Swiss pharmaceutical giant Novartis said Friday it planned to cut loose its Alcon eye care division, and aimed to buy back $5.0 billion of its own shares by the end of 2019.
Novartis said that by spinning off Alcon, it would be able to better focus on its pharmaceutical business, reports BSS.
At the same time, Alcon “would become a publicly traded global medtech leader based here in Switzerland,” Novartis chairman Joerg Reinhardt said in a statement.
“Our strategic review examined all options for Alcon ranging from retention, sale, IPO to spinoff,” he explained.

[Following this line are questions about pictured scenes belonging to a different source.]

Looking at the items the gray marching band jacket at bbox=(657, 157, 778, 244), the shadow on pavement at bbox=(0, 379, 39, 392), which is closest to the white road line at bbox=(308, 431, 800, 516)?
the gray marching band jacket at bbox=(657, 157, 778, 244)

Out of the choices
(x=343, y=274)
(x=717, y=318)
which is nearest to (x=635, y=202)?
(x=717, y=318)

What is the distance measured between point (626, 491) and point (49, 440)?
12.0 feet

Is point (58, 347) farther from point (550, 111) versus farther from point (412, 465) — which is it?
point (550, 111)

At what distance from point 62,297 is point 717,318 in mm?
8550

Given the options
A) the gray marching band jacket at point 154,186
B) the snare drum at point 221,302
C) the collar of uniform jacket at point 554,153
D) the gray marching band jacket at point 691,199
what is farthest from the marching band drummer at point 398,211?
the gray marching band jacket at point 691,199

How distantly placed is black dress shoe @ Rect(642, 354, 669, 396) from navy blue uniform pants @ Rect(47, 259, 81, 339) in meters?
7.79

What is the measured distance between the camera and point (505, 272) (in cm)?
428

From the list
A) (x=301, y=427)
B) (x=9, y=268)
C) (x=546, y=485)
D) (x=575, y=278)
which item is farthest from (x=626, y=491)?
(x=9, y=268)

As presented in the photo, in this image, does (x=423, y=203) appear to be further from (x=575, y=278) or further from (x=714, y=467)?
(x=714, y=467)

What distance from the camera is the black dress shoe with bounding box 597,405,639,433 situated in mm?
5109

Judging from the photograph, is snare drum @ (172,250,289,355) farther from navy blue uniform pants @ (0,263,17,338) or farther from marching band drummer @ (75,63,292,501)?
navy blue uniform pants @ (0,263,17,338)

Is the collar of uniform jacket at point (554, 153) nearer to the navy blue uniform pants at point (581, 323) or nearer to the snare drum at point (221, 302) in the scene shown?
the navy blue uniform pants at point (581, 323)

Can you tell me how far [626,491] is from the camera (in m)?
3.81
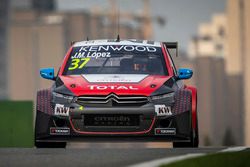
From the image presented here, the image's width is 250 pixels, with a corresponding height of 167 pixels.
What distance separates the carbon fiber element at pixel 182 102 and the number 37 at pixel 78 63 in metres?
1.59

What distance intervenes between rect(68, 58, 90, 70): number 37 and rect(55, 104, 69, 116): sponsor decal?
131 cm

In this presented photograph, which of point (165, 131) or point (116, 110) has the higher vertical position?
point (116, 110)

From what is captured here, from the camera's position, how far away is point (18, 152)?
14500 millimetres

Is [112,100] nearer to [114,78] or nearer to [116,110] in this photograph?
[116,110]

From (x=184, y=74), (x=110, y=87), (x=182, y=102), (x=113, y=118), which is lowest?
(x=113, y=118)

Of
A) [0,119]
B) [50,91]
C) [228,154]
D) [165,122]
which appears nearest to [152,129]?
[165,122]

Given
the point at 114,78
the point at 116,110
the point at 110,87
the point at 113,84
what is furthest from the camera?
the point at 114,78

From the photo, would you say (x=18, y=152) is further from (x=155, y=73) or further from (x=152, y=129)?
(x=155, y=73)

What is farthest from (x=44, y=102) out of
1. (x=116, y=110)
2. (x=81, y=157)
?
(x=81, y=157)

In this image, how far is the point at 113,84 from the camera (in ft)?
53.3

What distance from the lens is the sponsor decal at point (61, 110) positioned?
1595 centimetres

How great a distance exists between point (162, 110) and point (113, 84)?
2.34 feet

“The review concluded that a spinoff would be in the best interests of Novartis shareholders,” he said, adding that the Novartis board planned to seek shareholder approval at its 2019 general assembly.

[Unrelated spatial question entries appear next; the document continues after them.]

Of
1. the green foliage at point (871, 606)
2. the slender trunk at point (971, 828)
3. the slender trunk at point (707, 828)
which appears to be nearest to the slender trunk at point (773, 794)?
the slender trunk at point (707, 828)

The deal will also need the approval of competition authorities. When Novartis snapped up Alcon in 2011, the eye care firm comprised of three divisions: surgery, vision care and ophthalmic pharmaceuticals.
But two years ago, Novartis transferred Alcon’s ophthalmic pharmaceuticals unit in-house. That business, which last year raked in sales of $4.6 billion, will remain part of the Swiss giant going forward.
“The Alcon Division is now fully focused on surgical and vision care, and continues to be the global leader in eye care devices,” Novartis said.
The Swiss company meanwhile said it planned to start buying back $5.0 billion in shares. It said the purchase would be largely funded through proceeds of its divestment to GlaxoSmithKline of their consumer health joint venture, which was announced in March and is expected to rake in $13 billion.
Following the announcement, Novartis saw its share price soar 3.18 percent to 74.72 Swiss francs a piece in mid-morning trading, as the Swiss stock exchange’s main SMI index rose 1.44 percent.